» Problem: The response should be an exact copy of the records, with the pictures removed.

──────────────────────────────

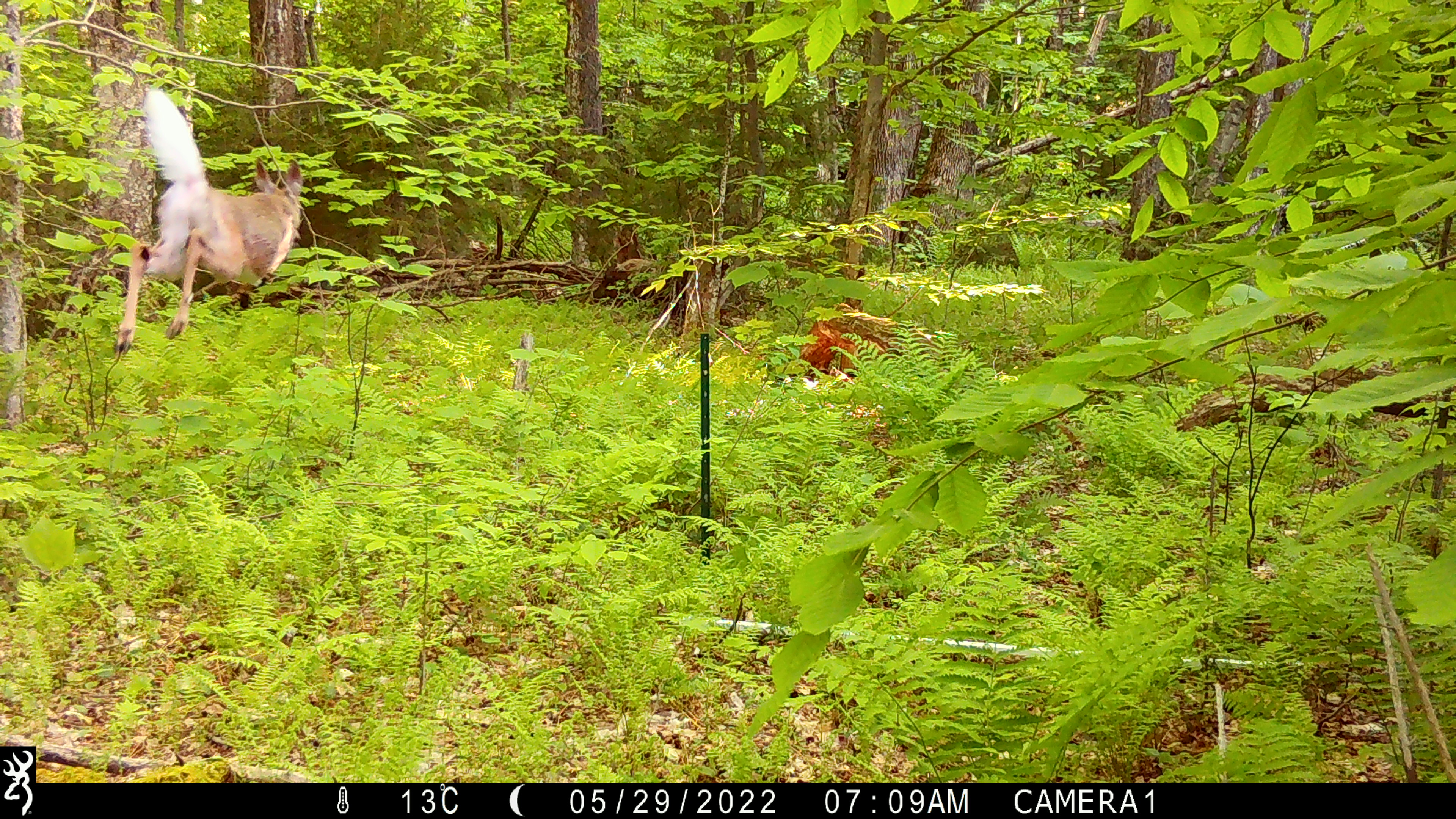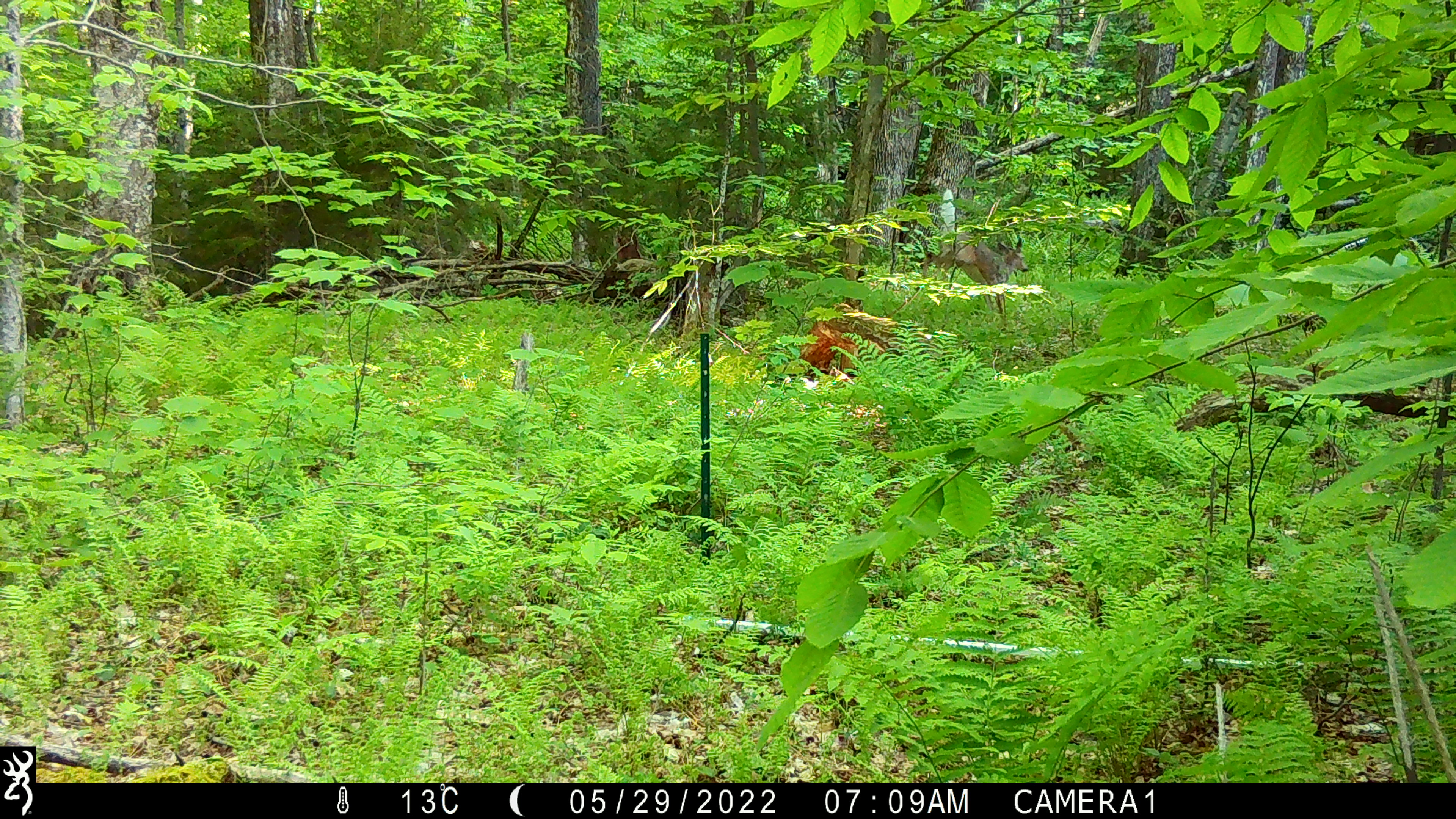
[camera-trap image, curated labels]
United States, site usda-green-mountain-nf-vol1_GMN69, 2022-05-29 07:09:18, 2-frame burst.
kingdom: Animalia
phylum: Chordata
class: Mammalia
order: Artiodactyla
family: Cervidae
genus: Odocoileus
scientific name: Odocoileus virginianus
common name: white-tailed deer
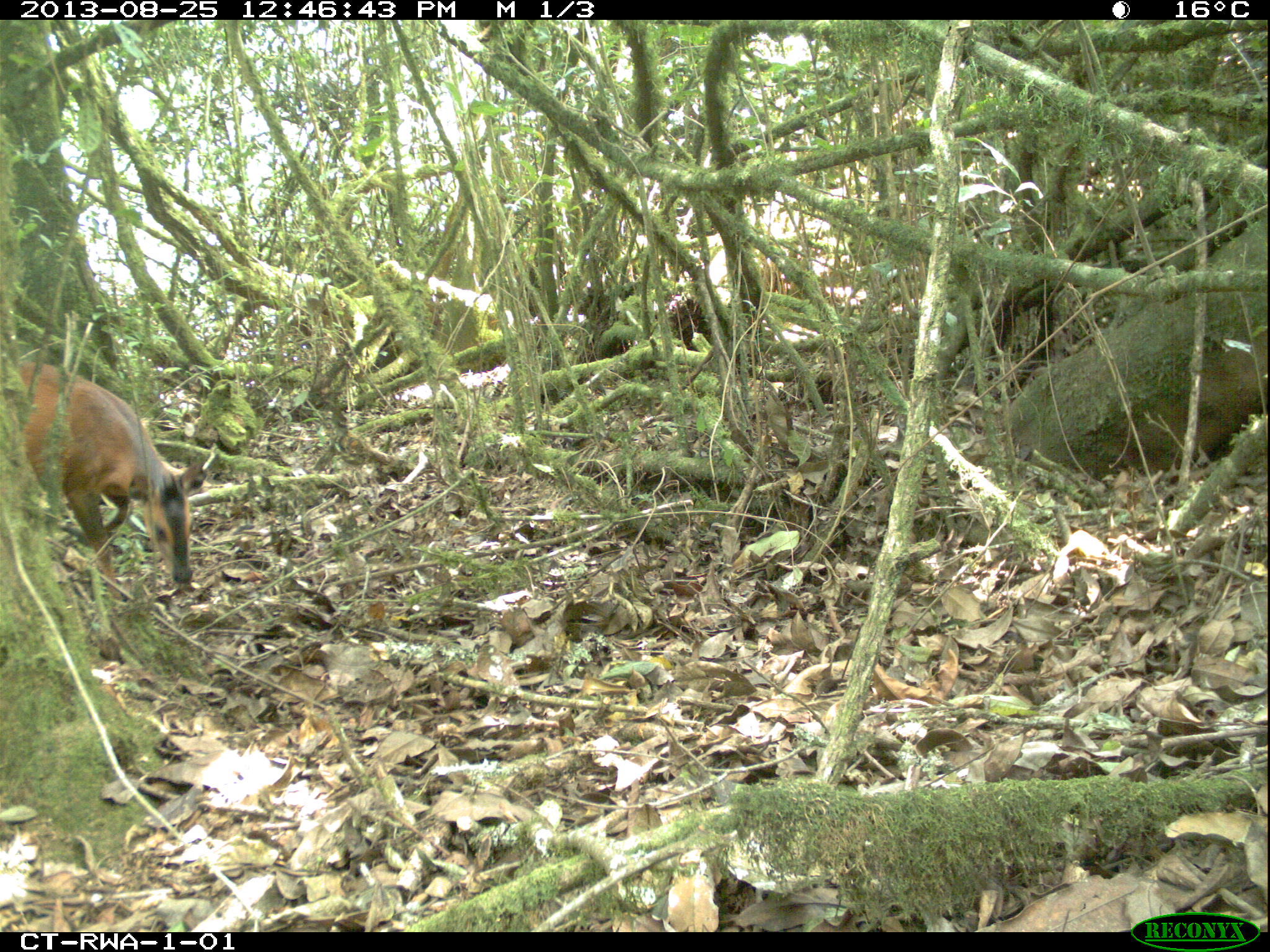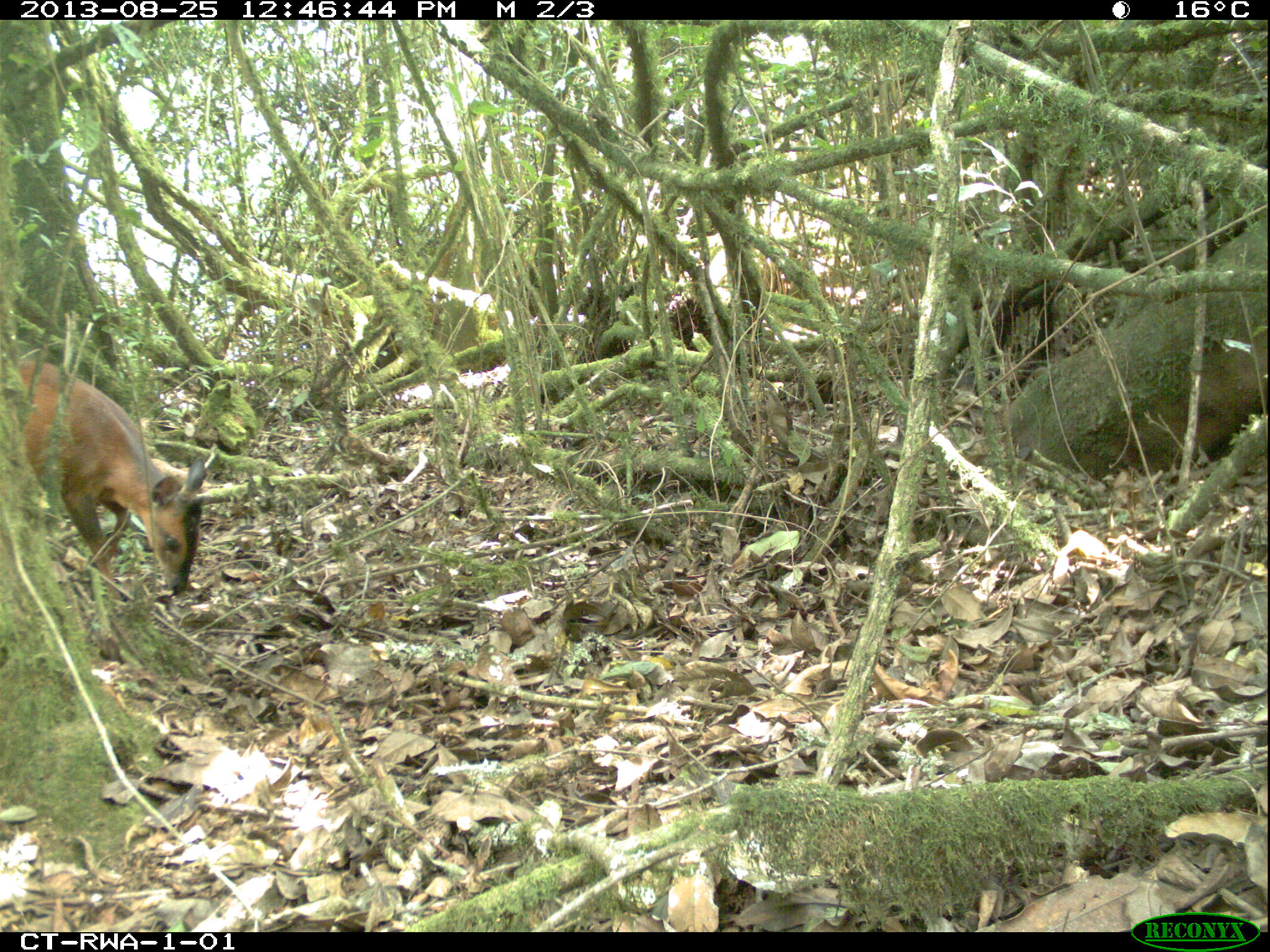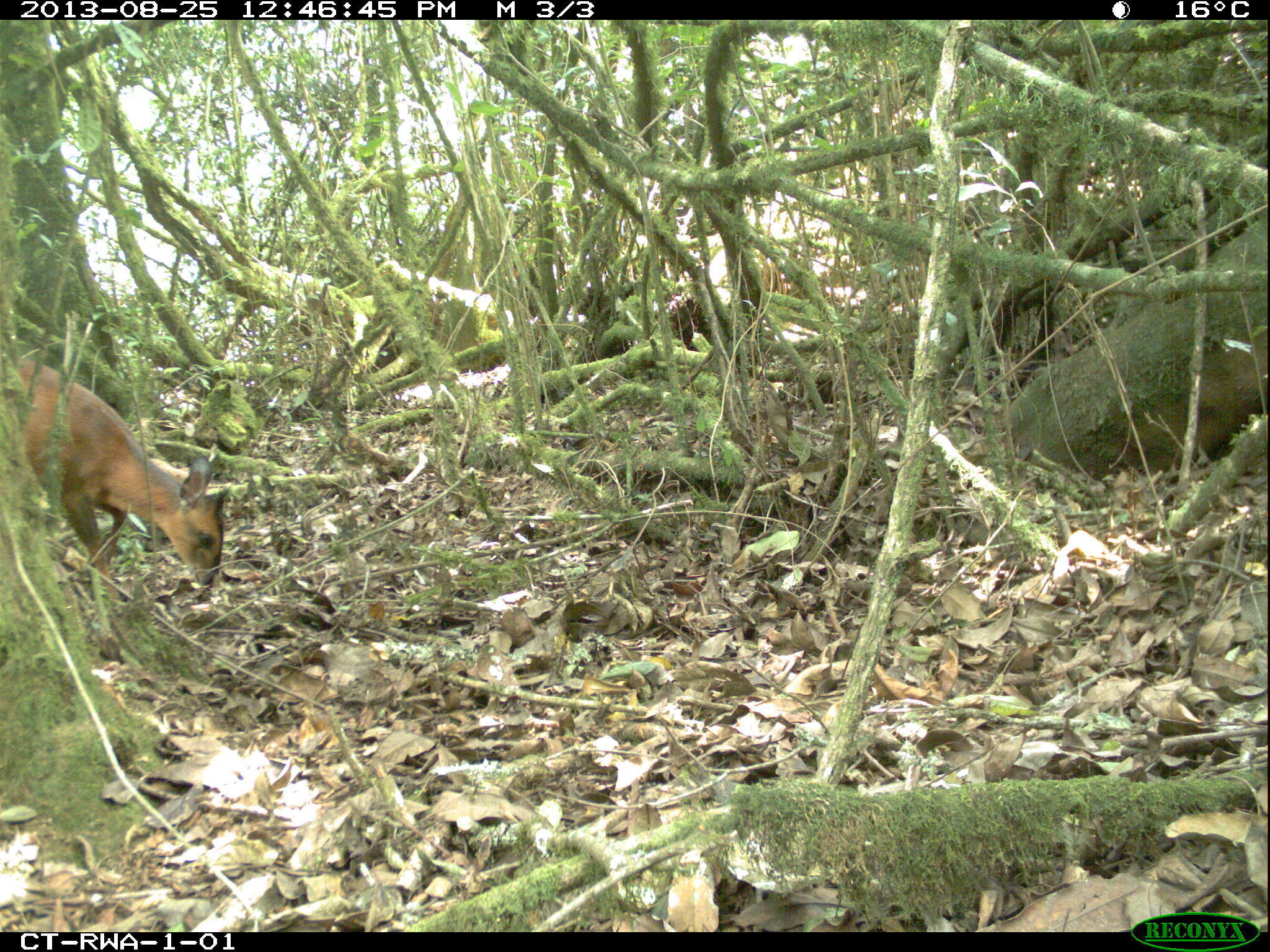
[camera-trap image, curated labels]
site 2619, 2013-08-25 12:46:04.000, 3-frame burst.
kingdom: Animalia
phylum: Chordata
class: Mammalia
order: Artiodactyla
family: Bovidae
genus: Cephalophus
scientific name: Cephalophus nigrifrons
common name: black-fronted duiker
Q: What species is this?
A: Cephalophus nigrifrons (black-fronted duiker).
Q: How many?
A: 1.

──────────────────────────────

» Output:
[camera-trap image, curated labels]
United States, site usda-green-mountain-nf-vol1_GMN69, 2022-05-29 07:09:18, 2-frame burst.
kingdom: Animalia
phylum: Chordata
class: Mammalia
order: Artiodactyla
family: Cervidae
genus: Odocoileus
scientific name: Odocoileus virginianus
common name: white-tailed deer
[camera-trap image, curated labels]
site 2619, 2013-08-25 12:46:04.000, 3-frame burst.
kingdom: Animalia
phylum: Chordata
class: Mammalia
order: Artiodactyla
family: Bovidae
genus: Cephalophus
scientific name: Cephalophus nigrifrons
common name: black-fronted duiker
Q: What species is this?
A: Cephalophus nigrifrons (black-fronted duiker).
Q: How many?
A: 1.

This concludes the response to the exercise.